▸ **What is being asked**
Write out each line of the material exactly as given, and drop the images.

▸ **Task inputs**
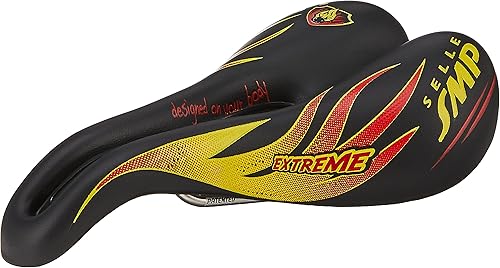 Selle SMP TRK - Sillín medio extremo, negro/amarillo/rojo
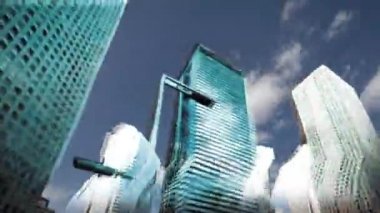 Tokyo gökdelenlerinin alçak açılı görüntüsü tersine hareket ediyor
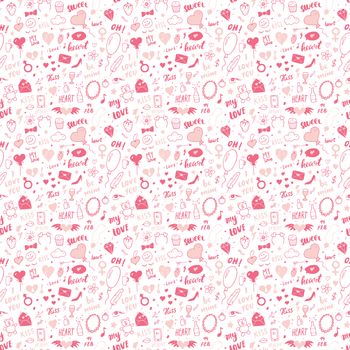 Love and Valentine Day seamless pattern vector illustration. Hand drawn sketched doodle romantic symbols background.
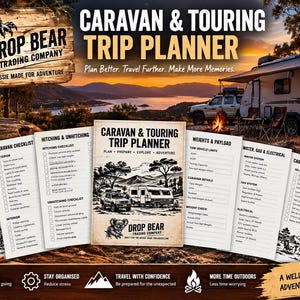 May include: A digital caravan and touring trip planner featuring checklists for tow vehicles, hitching, weights, and campsite setup. The cover displays a koala illustration, the text Drop Bear Trading Company, and a landscape scene with a caravan.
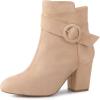 imageAllegra K Womens Round Toe Block Heel Nude Ankle Booties 10 M US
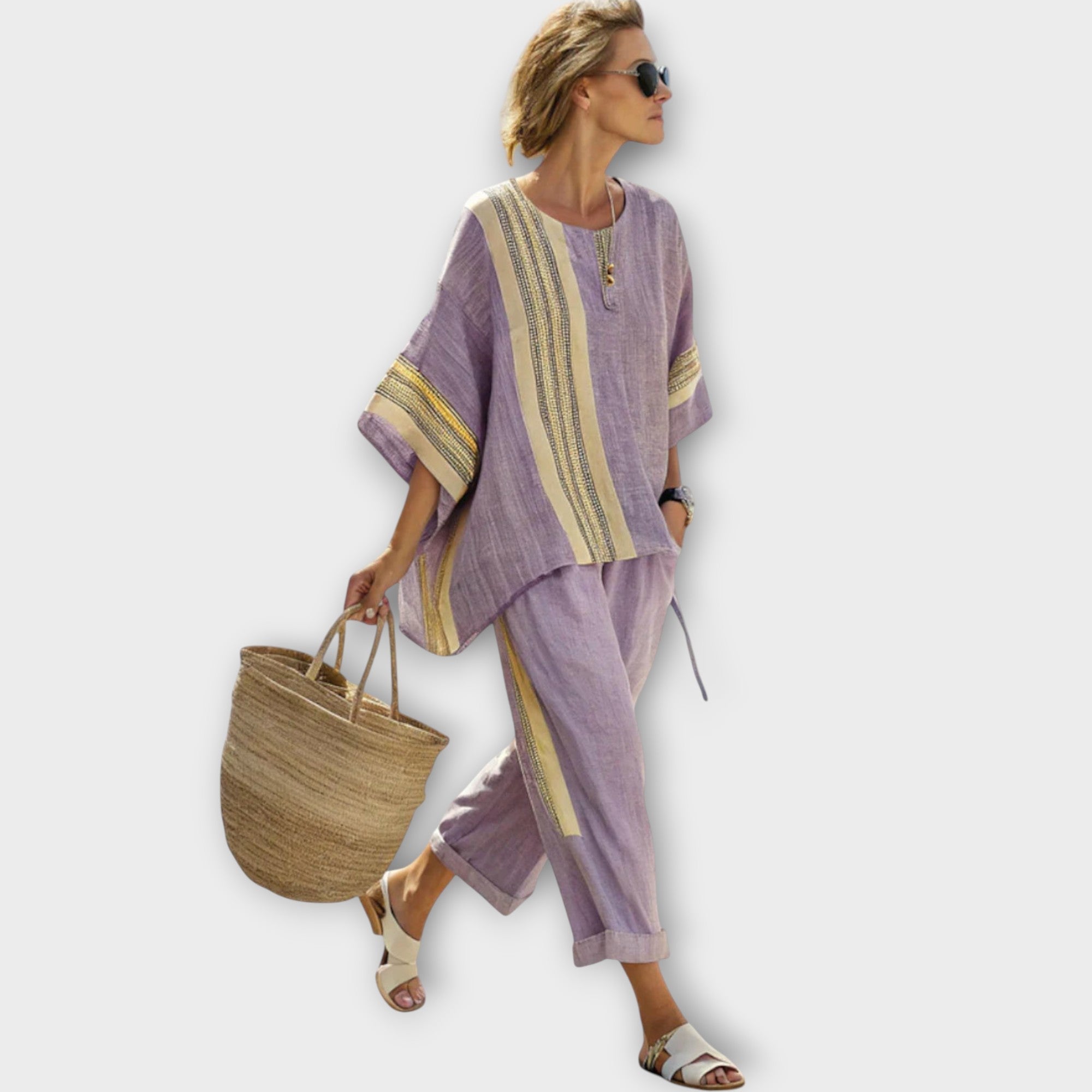 Anila - Elegant Tvådelad Set med Randig Design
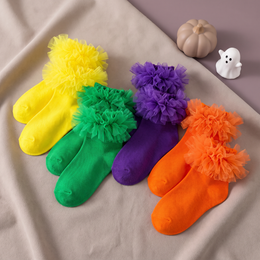 Girls Tulle Ruffle Socks, 2 & 4 Pairs - Neon Yellow, Emerald Green, Purple, Orange, 4 pairs, Halloween variant product photo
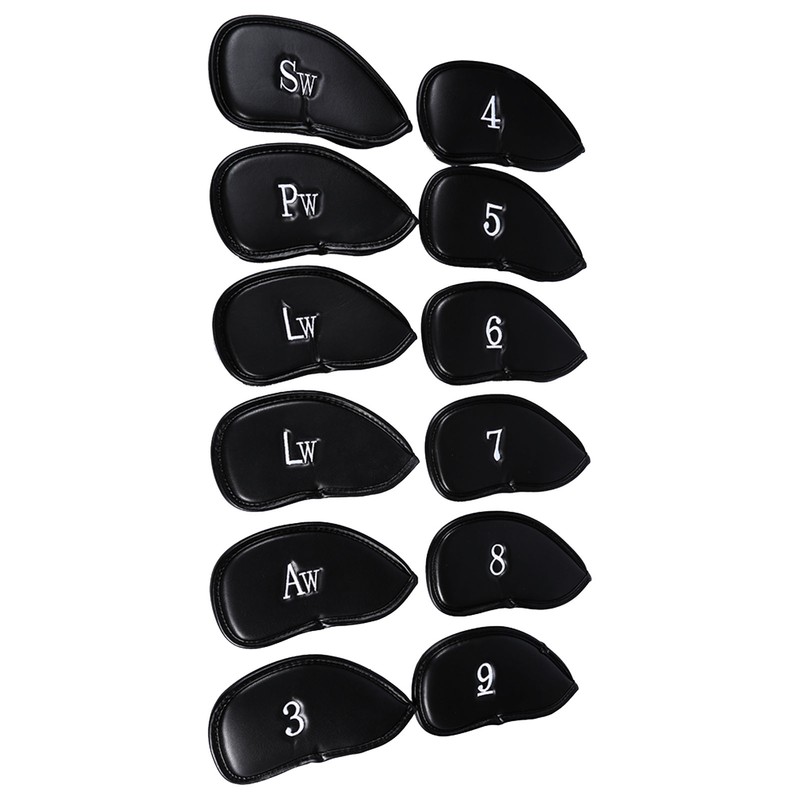 12pcs PU Leather Black Golf Club Head Cover Iron Head
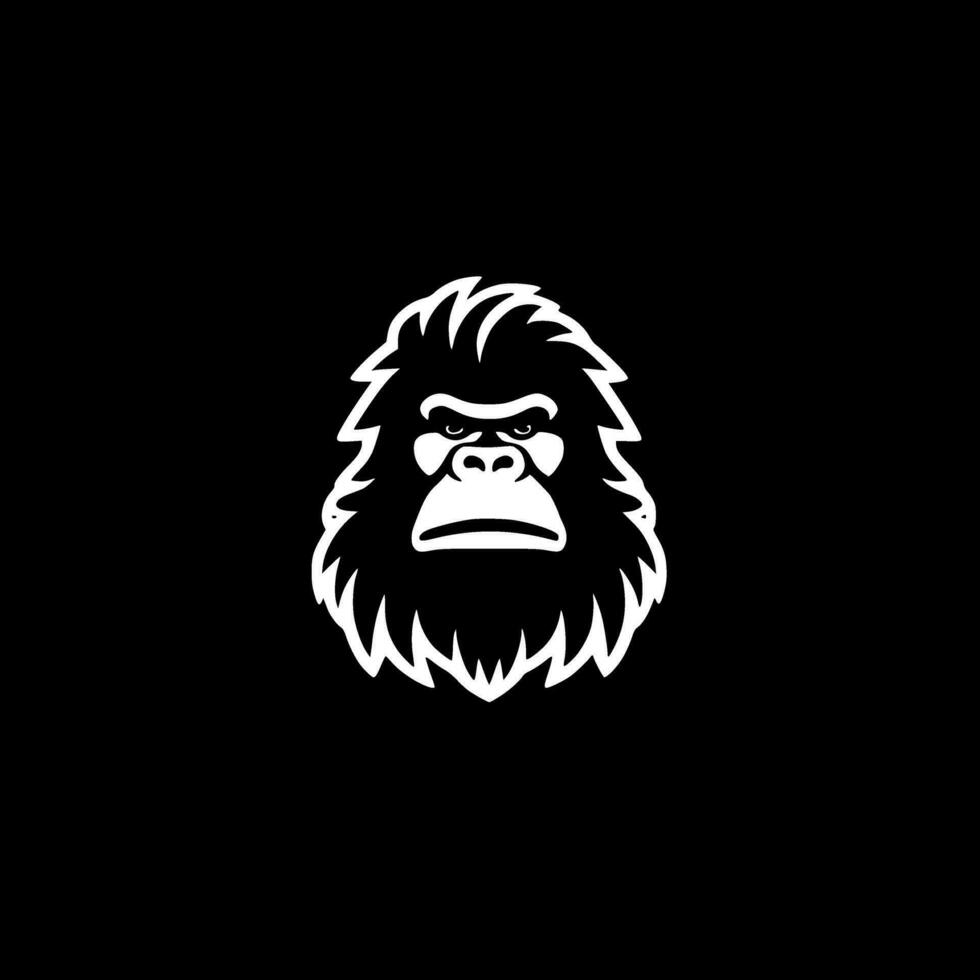 Bigfoot, Black and White Vector illustration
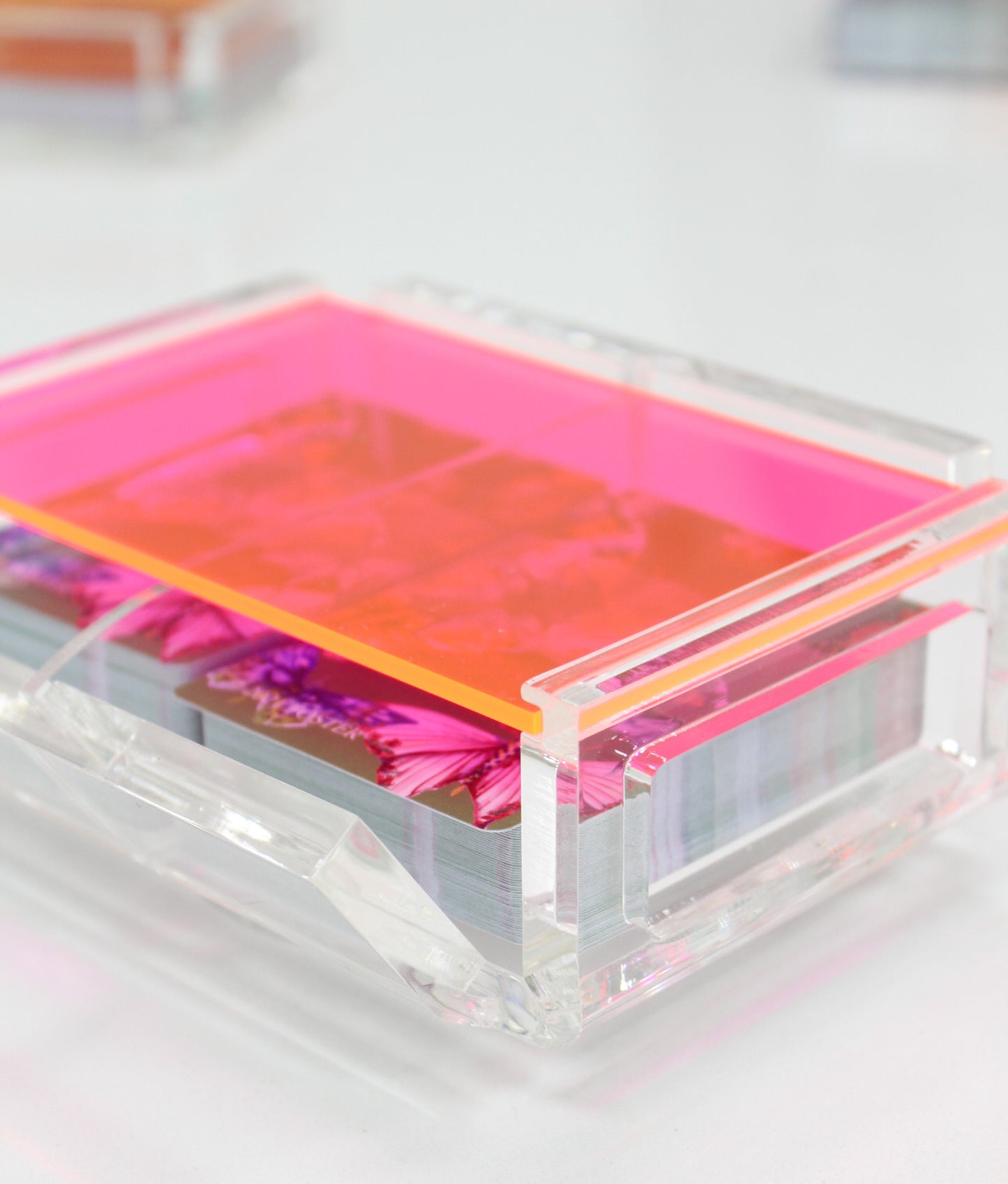 neon pink acrylic playing card case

▸ **Response for this exercise**
 Selle SMP TRK - Sillín medio extremo, negro/amarillo/rojo
 Tokyo gökdelenlerinin alçak açılı görüntüsü tersine hareket ediyor
 Love and Valentine Day seamless pattern vector illustration. Hand drawn sketched doodle romantic symbols background.
 May include: A digital caravan and touring trip planner featuring checklists for tow vehicles, hitching, weights, and campsite setup. The cover displays a koala illustration, the text Drop Bear Trading Company, and a landscape scene with a caravan.
 imageAllegra K Womens Round Toe Block Heel Nude Ankle Booties 10 M US
 Anila - Elegant Tvådelad Set med Randig Design
 Girls Tulle Ruffle Socks, 2 & 4 Pairs - Neon Yellow, Emerald Green, Purple, Orange, 4 pairs, Halloween variant product photo
 12pcs PU Leather Black Golf Club Head Cover Iron Head
 Bigfoot, Black and White Vector illustration
 neon pink acrylic playing card case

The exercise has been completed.